• _HOW TO COMPLETE THIS TASK_
Copy the full article about the revival of Almajiri schools in Oyo and Osun states word for word.

By Adeola Badru & Shina Abubakar
After being abandoned for years, Almajiri schools and those to cater for out-of-school children, OSC, are being revived in Oyo and Osun states, checks by our correspondents have revealed.
The Almajiri education has been part of the culture of the people in Northern part of the country, and the influx of people from that part of the country to other areas necessitated the setting up of the schools across the country.
The Almajiri schools were part of the education policy of the Goodluck Jonathan administration.
Oyo State government has decided to key in into the system to improve on the standard set by the National Policy on Education and subsequently attain education for all.
In Oyo State, the hope of the Almajiris and street hawkers has been rekindled, as the Better Education Service Delivery for All (BESDA), implemented in the state, would soon see them attracted to schooling, while over 5,000 out-of-school children have been added to the enrolment number in the state’s public primary schools.

Stored listing:
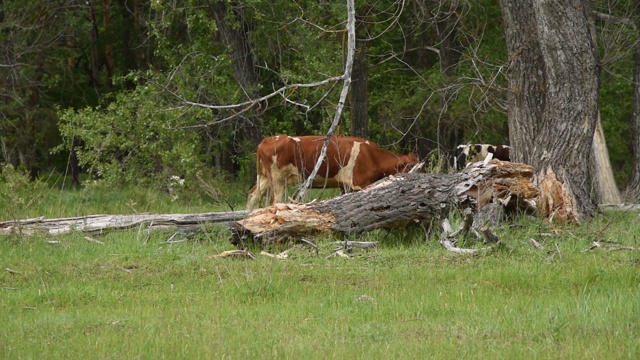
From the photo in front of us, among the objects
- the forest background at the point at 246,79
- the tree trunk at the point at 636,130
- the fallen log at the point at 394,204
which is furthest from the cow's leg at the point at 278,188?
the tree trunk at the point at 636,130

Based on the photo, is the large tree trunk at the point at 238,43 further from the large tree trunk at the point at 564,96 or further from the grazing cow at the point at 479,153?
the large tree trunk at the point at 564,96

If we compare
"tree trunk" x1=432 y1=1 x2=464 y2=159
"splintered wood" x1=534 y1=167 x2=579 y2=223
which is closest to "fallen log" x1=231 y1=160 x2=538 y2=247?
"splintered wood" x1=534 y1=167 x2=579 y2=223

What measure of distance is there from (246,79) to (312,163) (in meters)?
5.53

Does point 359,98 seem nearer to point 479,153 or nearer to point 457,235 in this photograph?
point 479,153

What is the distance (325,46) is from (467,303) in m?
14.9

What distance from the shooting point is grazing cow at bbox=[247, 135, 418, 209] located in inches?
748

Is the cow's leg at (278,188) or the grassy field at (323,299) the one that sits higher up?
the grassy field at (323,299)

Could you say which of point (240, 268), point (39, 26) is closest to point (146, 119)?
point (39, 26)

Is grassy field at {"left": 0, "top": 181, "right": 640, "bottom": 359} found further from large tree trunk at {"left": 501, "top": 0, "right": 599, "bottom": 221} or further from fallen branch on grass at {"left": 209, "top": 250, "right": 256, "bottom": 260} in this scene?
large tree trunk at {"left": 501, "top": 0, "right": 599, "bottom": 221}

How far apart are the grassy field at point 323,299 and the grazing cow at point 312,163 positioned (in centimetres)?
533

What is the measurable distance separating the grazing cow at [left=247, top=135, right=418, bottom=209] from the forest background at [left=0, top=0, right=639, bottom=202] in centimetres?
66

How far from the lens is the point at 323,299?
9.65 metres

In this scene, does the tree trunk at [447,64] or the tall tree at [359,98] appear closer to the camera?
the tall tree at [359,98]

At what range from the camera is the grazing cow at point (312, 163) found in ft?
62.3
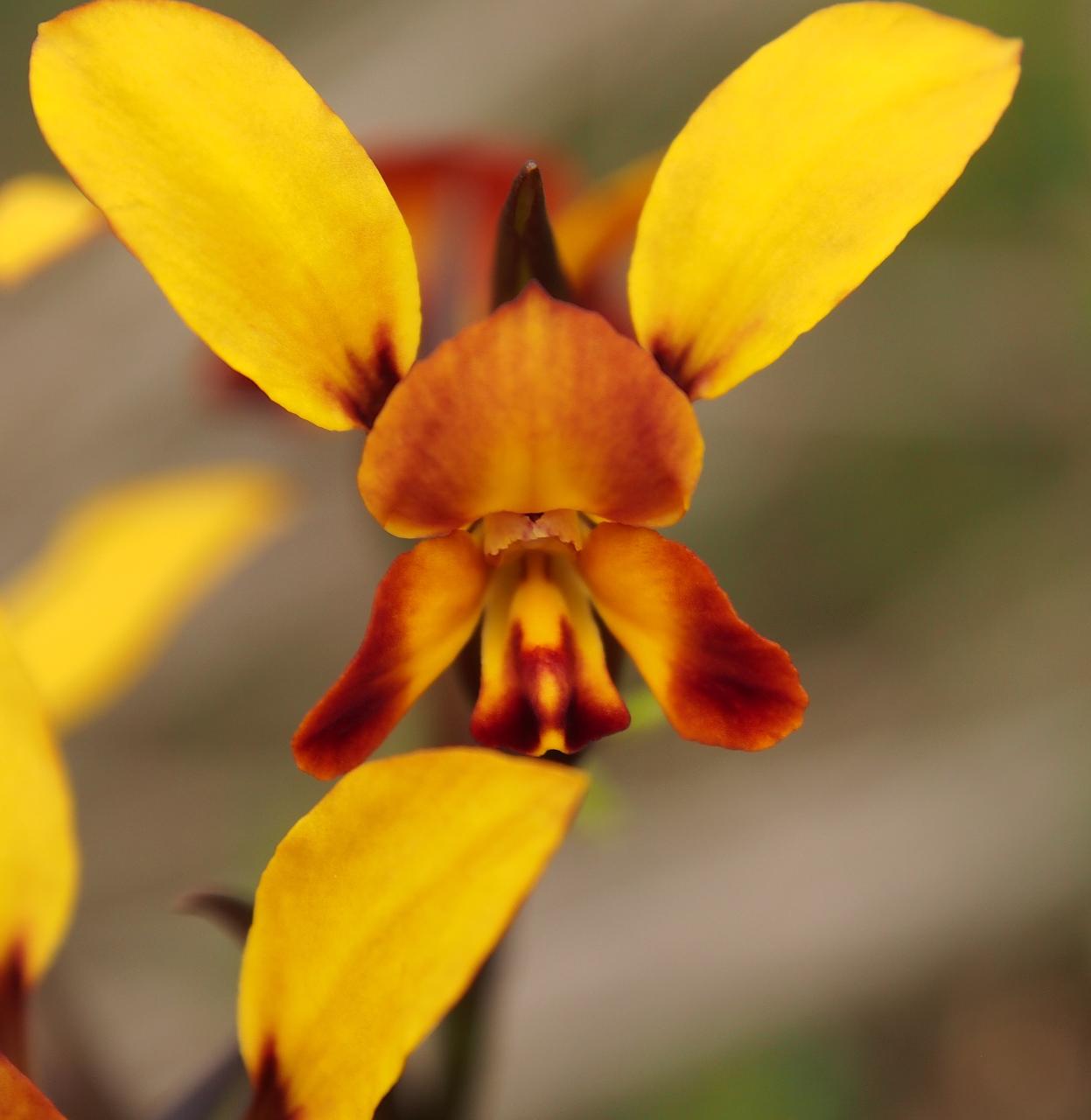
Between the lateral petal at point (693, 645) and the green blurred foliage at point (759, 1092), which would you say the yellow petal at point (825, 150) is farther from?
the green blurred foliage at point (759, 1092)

• _YOUR SOLUTION_
By Adeola Badru & Shina Abubakar
After being abandoned for years, Almajiri schools and those to cater for out-of-school children, OSC, are being revived in Oyo and Osun states, checks by our correspondents have revealed.
The Almajiri education has been part of the culture of the people in Northern part of the country, and the influx of people from that part of the country to other areas necessitated the setting up of the schools across the country.
The Almajiri schools were part of the education policy of the Goodluck Jonathan administration.
Oyo State government has decided to key in into the system to improve on the standard set by the National Policy on Education and subsequently attain education for all.
In Oyo State, the hope of the Almajiris and street hawkers has been rekindled, as the Better Education Service Delivery for All (BESDA), implemented in the state, would soon see them attracted to schooling, while over 5,000 out-of-school children have been added to the enrolment number in the state’s public primary schools.